Eli Gardner reassesses an early work by Enrique Serna to argue that the Mexican writer should be read, watched … and translated in the years to come
Señorita México
Enrique Serna
1993, Plaza y Valdés Editores (2005, Planeta)
180 pages
Reviewed by Eli Gardner
RECENTLY I asked another literary critic and scholar of Mexico who he thought was the contemporary Mexican writer most in need of translation into English. He responded without hesitation: Enrique Serna.
My colleague, who lives and works in Mexico City, was, however, aware that some of Serna’s work has indeed been translated into English, French, and Italian – a testament to the growing interest in this writer and his work.
Serna’s inclusion in emergent anthologies of Mexican literature – including one that Gabriel García Márquez has had a hand in compiling – and his various literary prizes (including the Premio Mazatlán de Literatura in 2000) assure the reading public that he is an author with his finger on the pulse. So, my friend and colleague seemed to suggest that even more people need to become aware of this man’s talent.
Though it is more customary to review books that have recently appeared on the literary scene, it is appropriate from time to time to take a look back and consider some of the first published works of an author to see what their writing was like during that period and consider how they might have evolved since then. Such is the case with Señorita México. Dedicated to the author’s parents, this book has more of the trappings of a writer’s earlier work. Though it is clearly listed in the bibliographical information found at the beginning to the novel, few people realize that this novel was first published as El ocaso de la primera dama by a smaller more regional publishing house on the Yucatán Peninsula in southern Mexico (Biblioteca Básica Campechana). Obviously, excellent reviews and good sales at that time led to a second edition in the Colección Platino by the more national Plaza y Valdés.
Critique of testimonio literature
Serna’s novel about Selena Sepúlveda, Señorita México, (or “Miss Mexico” in English) tells the reader about the rise and fall of a former Mexican beauty queen. In many ways the story in and of itself is quite simple; nonetheless, it is in its telling that an additional level of interest is added to the narrative. One has to remember that in 1987 the Latin American literary world was enthralled by an ever more popular type of narrative: testimonio literature. Tape recorders and anthropologists, journalists, activists and others were producing more and more of this literature that was entering the public’s conscience and the university classrooms. Me llamo Rigoberto Menchú y así me nació la conciencia published by Burgos Debray and the Nobel Prize winning Rigoberta Menchú had come out a scant two years before the original publication of Señorita México. However, Serna’s novel was already pointing to the strengths and weaknesses of this type of writing. It is true that he uses fiction to do so, but his arguments are very clear.

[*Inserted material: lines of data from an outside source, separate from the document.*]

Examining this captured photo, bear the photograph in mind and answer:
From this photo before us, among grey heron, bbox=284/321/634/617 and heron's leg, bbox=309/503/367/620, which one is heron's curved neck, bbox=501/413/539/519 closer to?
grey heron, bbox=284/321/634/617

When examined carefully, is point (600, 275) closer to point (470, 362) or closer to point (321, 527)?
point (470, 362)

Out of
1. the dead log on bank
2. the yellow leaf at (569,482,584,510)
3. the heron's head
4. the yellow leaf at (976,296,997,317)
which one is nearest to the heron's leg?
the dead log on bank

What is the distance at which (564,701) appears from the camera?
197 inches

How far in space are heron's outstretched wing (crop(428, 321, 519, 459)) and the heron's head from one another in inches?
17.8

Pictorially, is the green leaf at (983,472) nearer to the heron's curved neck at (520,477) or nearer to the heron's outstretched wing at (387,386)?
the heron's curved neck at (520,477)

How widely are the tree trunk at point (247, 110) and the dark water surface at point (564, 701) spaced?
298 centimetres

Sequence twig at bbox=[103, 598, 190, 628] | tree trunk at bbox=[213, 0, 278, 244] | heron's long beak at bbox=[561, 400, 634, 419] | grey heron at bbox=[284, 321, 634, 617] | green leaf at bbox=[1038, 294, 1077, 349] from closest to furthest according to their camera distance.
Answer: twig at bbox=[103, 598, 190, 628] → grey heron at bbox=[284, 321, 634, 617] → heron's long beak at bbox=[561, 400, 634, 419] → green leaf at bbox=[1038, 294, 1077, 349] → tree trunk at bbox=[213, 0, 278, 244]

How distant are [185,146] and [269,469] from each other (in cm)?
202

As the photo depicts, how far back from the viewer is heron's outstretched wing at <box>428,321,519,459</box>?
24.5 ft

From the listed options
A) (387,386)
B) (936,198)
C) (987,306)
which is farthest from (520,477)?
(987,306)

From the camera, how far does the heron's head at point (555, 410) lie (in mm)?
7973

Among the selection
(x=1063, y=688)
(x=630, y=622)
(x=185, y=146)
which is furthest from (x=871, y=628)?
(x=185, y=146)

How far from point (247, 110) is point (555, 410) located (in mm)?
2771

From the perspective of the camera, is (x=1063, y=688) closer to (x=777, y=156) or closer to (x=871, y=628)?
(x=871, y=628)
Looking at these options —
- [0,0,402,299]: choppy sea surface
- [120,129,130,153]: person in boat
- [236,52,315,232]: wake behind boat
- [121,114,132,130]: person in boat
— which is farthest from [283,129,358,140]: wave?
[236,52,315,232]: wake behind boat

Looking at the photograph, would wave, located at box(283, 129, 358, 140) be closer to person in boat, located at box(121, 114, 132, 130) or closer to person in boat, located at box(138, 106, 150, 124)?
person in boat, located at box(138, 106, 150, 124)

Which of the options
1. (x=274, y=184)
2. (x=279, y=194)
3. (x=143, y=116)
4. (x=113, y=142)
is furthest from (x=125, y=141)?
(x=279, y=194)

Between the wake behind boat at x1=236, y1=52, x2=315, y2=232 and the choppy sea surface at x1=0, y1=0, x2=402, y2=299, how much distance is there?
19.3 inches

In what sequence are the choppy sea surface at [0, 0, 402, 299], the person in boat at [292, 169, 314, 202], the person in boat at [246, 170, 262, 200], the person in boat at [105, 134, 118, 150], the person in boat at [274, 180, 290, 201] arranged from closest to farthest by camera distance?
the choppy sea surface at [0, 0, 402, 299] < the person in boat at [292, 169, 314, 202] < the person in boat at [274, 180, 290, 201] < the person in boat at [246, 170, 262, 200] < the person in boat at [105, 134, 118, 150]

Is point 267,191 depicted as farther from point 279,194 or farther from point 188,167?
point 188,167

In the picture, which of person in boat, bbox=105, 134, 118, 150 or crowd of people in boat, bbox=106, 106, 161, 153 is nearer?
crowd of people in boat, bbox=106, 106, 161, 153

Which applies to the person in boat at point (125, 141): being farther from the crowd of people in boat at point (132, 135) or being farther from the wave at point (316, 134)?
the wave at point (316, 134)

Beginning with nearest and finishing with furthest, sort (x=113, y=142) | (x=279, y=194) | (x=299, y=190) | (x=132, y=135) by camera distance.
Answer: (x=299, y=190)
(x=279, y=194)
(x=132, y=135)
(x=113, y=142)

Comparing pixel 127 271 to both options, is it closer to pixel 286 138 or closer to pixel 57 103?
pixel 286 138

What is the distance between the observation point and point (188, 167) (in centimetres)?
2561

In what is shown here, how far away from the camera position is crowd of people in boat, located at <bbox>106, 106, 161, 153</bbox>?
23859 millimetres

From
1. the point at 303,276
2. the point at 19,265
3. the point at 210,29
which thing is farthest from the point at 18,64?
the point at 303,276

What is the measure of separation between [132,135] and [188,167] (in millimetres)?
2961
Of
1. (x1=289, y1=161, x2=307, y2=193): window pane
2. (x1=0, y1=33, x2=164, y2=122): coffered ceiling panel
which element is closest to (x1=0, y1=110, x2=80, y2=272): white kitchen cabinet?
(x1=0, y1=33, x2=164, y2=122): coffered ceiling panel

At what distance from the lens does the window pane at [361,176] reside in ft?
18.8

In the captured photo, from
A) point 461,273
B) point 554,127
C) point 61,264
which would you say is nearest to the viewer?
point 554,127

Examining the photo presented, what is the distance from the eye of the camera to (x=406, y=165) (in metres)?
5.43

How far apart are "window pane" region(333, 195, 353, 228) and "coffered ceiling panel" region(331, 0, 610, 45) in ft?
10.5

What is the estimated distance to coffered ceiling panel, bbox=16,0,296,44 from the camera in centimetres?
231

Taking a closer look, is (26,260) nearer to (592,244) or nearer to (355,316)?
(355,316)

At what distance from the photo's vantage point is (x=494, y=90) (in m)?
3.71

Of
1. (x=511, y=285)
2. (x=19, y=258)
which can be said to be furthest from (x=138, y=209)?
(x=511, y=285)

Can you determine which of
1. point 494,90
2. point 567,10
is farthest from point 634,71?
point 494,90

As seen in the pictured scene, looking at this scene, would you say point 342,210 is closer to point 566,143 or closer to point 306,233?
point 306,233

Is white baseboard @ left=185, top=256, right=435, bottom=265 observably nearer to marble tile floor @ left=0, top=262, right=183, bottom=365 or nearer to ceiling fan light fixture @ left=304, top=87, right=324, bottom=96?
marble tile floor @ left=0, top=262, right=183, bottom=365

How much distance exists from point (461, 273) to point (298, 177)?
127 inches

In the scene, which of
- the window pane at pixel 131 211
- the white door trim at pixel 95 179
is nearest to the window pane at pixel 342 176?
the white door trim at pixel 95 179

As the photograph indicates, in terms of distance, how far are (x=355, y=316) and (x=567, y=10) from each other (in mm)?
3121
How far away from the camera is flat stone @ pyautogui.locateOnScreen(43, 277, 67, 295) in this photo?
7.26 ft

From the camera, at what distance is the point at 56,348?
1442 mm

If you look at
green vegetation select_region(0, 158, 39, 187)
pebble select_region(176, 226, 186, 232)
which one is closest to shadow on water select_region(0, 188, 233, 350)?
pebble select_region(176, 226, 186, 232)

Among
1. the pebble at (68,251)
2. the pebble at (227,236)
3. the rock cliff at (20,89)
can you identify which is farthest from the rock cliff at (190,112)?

In his novel Serna uses two voices: the first is that of Selene his protagonist who tells “intimate and personal” details of her life and rise to fame to two reporters who write for a magazine that focuses on the rich and famous in Mexico. In the protagonist’s version one is able to read the glossy story as told by the woman herself, though the initial seeds of doubt with regard to her version of events are planted by the writer as he allows us to catch a few small glimpses of the squalid living quarters in which the ex-beauty queen lives and other details that do not seem to fit with what this woman is telling the reporters – whose voices are carefully withheld from the readers.
The alternate story is then told by an omniscient narrator. This gives us the real version of events that describe Selene’s life from the moment she commits suicide backwards through her career, her rise to fame while yet an adolescent, all the way down to the questionable circumstances of her birth. It is the lack of congruence between the informant’s tape-recorded events of her life and the “real version” provided by the all-knowing narrator that allows us to ask questions with regard to the whole life-story genre and the ability to know the truth at all. Though a novel, the tensions created between the fictional narrator and the actual voice of Selene point to the weaknesses in the testimonial literature. Serna’s work of fiction is a sharp critique of this genre.
Other of Serna’s literary trends, such as his critique of Mexican institutions – as in El miedo a los animales (Fear of Animals) – are evident. Nonetheless his amazing talent for capturing different Mexican dialects – such as in Uno soñaba que era rey – is also revealed here. Señorita México shows us that, yes, one is able to see that even from his earliest publications Serna exhibits talents that make him one of Mexico’s literary figures that should be read and watched (and even translated) in the years to come.